▸ Directions for this task:
Gather every line in the records below that contains the word "panel", and copy each such line in full.

▸ Provided records:
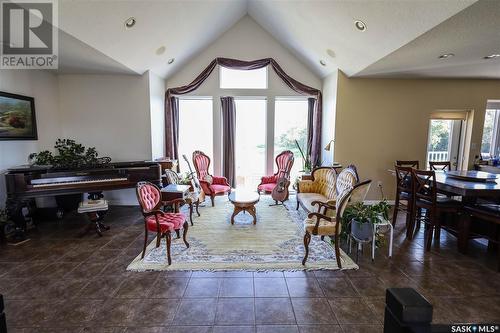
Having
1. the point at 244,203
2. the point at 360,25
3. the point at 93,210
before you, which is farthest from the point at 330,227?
the point at 93,210

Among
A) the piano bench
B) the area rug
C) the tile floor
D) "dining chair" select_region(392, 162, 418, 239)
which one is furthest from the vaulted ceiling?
the area rug

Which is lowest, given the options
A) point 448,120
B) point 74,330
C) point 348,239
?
point 74,330

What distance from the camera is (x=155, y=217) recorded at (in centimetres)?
315

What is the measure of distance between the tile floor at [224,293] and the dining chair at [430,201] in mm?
393

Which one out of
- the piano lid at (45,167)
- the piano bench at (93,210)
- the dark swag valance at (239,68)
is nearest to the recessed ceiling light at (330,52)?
the dark swag valance at (239,68)

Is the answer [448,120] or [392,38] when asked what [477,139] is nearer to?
[448,120]

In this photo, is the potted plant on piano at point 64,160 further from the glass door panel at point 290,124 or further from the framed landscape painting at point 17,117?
the glass door panel at point 290,124

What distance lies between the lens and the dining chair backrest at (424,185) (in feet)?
11.6

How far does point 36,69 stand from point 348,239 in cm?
595

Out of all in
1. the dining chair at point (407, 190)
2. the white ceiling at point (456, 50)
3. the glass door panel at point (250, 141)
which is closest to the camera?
the white ceiling at point (456, 50)

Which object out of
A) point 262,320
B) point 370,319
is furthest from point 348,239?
point 262,320

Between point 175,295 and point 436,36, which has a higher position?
point 436,36

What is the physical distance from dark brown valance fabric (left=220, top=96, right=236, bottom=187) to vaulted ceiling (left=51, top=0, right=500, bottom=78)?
1370 mm

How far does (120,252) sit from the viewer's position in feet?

▸ Task output:
In this photo, is the potted plant on piano at point 64,160 further from the glass door panel at point 290,124 or further from the framed landscape painting at point 17,117?
the glass door panel at point 290,124
3. the glass door panel at point (250, 141)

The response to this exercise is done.